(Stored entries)
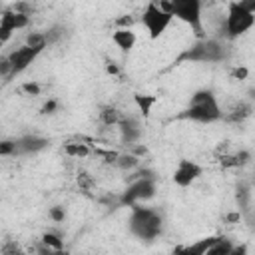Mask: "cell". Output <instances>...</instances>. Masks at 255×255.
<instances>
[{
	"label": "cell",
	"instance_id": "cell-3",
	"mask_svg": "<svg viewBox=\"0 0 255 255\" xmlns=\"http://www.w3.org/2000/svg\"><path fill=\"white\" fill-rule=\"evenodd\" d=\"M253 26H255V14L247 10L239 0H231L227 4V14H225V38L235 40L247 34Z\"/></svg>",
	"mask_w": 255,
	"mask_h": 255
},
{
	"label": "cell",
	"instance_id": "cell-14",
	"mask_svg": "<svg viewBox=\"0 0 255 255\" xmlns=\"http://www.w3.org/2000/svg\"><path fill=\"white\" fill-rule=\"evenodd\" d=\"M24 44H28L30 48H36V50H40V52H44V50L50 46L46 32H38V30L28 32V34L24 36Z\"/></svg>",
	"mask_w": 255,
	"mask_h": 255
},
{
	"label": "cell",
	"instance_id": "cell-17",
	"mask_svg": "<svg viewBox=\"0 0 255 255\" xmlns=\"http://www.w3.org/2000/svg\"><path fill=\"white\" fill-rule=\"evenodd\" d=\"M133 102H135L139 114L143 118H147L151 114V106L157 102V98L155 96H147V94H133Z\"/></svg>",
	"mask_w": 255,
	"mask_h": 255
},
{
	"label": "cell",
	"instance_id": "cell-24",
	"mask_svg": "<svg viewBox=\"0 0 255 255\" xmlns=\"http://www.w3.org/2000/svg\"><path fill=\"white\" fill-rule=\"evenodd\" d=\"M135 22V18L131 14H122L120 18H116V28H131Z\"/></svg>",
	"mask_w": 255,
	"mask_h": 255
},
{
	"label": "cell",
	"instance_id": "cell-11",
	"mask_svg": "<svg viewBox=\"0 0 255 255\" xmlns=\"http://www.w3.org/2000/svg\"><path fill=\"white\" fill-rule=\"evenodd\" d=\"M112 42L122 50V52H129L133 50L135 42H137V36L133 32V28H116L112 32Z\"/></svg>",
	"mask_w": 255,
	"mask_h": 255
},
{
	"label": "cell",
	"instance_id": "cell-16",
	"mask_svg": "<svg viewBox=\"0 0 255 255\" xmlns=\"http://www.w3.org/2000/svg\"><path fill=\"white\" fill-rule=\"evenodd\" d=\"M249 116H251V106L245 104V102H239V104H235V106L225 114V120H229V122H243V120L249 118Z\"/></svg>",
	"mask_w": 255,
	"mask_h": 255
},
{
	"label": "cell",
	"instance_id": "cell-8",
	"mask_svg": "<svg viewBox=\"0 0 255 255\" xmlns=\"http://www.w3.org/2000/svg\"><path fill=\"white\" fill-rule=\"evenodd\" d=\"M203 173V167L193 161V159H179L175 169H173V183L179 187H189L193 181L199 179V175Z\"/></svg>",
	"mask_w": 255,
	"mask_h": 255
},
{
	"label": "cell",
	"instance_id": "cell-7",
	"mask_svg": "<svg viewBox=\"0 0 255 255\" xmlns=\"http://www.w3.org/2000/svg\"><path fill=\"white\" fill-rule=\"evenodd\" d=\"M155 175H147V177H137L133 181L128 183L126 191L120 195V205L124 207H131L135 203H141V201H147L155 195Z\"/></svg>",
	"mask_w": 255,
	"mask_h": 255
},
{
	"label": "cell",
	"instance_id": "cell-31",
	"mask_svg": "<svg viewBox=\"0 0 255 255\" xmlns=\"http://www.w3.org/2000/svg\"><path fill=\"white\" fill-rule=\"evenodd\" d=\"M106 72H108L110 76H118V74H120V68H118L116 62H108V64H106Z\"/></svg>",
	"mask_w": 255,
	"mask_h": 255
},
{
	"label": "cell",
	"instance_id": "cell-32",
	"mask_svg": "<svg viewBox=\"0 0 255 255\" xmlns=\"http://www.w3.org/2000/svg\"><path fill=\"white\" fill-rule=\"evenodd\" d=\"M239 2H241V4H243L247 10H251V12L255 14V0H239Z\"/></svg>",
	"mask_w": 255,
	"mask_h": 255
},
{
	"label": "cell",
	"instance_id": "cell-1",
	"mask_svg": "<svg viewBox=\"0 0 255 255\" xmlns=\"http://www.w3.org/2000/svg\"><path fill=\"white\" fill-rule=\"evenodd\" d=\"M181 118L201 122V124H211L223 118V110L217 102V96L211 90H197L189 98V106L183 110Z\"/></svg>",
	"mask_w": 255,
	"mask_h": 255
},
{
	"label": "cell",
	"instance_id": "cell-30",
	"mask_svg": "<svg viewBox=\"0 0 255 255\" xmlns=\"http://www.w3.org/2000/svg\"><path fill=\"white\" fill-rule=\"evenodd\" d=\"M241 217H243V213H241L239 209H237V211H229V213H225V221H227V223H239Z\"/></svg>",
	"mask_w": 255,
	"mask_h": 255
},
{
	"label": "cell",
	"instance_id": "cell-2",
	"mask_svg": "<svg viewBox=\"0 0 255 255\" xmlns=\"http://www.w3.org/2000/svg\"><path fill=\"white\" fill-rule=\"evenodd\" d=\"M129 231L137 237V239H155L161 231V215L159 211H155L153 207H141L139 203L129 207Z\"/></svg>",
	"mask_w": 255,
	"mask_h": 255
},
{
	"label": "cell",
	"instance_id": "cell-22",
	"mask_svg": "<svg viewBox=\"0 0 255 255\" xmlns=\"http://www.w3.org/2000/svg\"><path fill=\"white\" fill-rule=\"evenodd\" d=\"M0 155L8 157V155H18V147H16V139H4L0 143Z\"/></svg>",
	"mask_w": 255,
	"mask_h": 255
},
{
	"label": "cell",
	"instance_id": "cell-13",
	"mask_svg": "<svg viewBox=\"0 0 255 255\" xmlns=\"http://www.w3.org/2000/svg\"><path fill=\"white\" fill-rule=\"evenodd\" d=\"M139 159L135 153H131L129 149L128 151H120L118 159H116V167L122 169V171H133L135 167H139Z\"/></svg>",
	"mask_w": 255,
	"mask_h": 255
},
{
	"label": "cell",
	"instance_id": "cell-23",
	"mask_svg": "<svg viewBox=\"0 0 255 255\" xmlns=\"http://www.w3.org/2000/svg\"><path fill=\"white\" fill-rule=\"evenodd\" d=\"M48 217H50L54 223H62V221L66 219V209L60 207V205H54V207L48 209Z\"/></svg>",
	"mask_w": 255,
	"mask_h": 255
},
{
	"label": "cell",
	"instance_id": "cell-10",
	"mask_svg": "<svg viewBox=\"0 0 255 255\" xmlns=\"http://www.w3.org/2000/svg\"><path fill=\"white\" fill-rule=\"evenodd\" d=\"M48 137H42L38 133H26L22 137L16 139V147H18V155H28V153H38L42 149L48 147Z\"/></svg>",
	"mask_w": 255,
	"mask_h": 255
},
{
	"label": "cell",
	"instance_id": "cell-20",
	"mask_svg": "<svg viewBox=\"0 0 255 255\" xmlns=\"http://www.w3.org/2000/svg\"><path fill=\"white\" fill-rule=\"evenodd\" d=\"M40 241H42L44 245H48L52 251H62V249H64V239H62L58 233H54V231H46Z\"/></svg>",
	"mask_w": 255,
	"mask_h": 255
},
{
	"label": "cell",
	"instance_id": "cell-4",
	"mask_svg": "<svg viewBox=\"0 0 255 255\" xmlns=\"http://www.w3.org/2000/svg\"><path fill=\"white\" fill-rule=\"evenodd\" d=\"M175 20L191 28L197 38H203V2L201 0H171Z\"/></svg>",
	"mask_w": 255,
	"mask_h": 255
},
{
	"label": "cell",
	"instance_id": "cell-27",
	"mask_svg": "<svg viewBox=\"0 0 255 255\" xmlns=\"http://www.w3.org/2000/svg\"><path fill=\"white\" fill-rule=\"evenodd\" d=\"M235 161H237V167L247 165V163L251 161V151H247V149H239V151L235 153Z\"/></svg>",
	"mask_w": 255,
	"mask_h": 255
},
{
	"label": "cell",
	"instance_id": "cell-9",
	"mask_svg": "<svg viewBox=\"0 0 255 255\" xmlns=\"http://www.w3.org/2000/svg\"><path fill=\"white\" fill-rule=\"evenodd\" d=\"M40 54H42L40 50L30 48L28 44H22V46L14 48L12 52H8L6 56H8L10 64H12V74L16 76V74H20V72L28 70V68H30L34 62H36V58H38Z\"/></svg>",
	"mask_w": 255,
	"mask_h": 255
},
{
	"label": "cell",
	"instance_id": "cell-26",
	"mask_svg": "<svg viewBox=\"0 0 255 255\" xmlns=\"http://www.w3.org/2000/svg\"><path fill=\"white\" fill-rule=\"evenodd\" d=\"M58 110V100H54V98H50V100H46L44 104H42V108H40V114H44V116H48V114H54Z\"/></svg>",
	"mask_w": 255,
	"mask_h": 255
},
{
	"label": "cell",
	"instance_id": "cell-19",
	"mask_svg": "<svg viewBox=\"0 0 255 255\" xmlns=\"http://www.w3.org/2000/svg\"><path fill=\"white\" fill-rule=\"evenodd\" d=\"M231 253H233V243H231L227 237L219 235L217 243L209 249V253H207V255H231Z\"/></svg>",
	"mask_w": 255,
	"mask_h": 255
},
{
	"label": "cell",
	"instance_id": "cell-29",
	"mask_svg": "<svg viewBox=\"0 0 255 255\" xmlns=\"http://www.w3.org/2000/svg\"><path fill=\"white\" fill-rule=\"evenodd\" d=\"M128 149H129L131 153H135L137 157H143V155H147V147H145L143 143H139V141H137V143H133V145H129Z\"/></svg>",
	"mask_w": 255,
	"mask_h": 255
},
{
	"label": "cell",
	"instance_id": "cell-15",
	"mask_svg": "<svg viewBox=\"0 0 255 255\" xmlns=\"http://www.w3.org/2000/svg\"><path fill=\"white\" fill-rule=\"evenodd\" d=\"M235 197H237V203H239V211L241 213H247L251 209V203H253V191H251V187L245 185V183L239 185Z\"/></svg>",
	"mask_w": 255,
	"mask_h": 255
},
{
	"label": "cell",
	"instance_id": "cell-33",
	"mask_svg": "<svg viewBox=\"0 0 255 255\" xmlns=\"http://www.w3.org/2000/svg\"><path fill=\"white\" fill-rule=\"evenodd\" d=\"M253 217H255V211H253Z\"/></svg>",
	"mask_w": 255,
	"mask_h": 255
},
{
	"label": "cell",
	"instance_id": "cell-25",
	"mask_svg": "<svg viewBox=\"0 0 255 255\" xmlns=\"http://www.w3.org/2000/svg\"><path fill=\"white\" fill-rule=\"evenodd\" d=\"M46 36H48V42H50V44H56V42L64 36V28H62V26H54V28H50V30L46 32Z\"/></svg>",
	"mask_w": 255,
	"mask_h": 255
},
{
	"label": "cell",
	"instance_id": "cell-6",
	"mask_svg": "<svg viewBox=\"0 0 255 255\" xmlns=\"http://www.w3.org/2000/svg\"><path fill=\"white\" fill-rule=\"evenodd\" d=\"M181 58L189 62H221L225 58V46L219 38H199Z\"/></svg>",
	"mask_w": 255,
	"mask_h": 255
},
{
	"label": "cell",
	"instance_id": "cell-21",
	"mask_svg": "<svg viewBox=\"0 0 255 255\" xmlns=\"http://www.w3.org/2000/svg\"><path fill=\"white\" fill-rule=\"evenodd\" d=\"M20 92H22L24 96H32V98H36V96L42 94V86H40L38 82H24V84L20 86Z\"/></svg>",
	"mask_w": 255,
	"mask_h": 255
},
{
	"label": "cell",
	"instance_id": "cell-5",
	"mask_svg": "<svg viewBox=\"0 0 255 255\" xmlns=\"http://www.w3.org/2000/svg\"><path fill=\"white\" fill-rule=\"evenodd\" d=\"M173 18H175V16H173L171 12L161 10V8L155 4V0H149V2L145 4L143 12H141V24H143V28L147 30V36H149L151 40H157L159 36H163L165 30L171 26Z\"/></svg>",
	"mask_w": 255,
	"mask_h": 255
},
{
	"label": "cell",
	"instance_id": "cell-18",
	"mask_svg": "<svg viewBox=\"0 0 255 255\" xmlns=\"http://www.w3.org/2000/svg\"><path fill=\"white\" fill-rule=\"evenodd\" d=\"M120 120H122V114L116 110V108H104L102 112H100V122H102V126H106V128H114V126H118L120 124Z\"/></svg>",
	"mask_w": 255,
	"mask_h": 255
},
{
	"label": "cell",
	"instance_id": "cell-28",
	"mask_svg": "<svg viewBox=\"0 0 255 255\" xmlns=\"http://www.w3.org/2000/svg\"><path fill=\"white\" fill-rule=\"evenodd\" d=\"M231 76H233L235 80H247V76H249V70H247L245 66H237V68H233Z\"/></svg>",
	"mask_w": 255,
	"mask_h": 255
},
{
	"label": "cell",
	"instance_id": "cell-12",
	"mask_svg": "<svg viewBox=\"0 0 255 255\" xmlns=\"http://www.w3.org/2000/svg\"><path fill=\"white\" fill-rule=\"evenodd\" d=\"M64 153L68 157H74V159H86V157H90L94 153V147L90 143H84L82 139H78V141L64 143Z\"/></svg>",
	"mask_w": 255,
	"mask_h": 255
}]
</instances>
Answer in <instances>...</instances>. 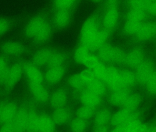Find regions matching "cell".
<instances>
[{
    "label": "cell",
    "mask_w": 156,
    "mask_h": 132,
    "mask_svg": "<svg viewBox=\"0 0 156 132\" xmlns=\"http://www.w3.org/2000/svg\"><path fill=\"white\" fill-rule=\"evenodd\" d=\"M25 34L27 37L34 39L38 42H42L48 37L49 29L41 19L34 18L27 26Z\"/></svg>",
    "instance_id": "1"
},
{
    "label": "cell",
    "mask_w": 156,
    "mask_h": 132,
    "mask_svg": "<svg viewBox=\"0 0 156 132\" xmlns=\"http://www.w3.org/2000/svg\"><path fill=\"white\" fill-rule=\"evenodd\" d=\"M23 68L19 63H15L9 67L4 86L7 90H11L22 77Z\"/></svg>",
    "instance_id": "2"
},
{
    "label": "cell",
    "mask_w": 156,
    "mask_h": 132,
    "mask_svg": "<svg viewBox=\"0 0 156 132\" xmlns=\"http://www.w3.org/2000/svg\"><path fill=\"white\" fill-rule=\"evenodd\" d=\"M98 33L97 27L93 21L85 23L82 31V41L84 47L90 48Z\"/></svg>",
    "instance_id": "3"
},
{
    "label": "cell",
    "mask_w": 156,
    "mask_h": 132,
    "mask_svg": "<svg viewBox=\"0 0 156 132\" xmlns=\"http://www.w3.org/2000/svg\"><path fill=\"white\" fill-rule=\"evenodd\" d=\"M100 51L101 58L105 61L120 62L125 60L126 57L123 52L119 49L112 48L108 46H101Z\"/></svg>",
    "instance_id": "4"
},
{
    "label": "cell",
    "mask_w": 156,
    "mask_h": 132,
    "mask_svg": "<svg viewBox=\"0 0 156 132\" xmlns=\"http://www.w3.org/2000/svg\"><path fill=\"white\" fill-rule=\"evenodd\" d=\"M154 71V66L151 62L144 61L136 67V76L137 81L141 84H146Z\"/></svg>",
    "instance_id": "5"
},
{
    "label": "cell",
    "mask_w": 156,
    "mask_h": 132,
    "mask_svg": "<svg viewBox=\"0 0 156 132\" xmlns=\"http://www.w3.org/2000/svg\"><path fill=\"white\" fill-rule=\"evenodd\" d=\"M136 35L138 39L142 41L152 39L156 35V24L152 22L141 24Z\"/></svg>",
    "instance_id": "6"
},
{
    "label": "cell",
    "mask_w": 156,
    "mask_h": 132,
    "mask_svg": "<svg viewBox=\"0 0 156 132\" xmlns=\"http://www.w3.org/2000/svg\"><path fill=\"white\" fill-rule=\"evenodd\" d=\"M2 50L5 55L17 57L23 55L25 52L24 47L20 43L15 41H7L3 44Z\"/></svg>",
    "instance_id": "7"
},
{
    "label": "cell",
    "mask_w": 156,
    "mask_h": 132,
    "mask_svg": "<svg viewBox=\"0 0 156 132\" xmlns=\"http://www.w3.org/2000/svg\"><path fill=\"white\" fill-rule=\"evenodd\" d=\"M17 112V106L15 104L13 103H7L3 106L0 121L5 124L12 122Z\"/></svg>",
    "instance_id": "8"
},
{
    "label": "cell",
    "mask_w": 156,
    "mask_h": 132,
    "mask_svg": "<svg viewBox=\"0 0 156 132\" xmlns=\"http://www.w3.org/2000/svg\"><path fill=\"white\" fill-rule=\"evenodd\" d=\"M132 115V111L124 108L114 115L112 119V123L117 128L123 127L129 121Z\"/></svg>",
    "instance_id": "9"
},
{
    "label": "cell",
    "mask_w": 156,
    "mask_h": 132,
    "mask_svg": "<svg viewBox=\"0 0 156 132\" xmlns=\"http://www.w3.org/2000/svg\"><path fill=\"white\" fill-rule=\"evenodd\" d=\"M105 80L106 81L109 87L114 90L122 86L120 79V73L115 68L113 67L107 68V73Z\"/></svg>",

## WORK INSTRUCTIONS
Update everything from the start of the material down to the line containing "44H28L30 48H36V50H40V52H44V50L50 46L46" so that "Output" becomes "Return", with nothing else changed. Leave the pictures out of your answer.

## RESPONSE TO THIS TASK
Mask: "cell". Return <instances>...</instances>. Masks at 255×255.
<instances>
[{
	"label": "cell",
	"instance_id": "cell-3",
	"mask_svg": "<svg viewBox=\"0 0 255 255\" xmlns=\"http://www.w3.org/2000/svg\"><path fill=\"white\" fill-rule=\"evenodd\" d=\"M253 26H255V14L247 10L239 0H231L227 4V14H225V38L235 40L247 34Z\"/></svg>",
	"mask_w": 255,
	"mask_h": 255
},
{
	"label": "cell",
	"instance_id": "cell-14",
	"mask_svg": "<svg viewBox=\"0 0 255 255\" xmlns=\"http://www.w3.org/2000/svg\"><path fill=\"white\" fill-rule=\"evenodd\" d=\"M24 44H28L30 48H36V50H40V52H44V50L50 46L46 32H38V30L28 32V34L24 36Z\"/></svg>",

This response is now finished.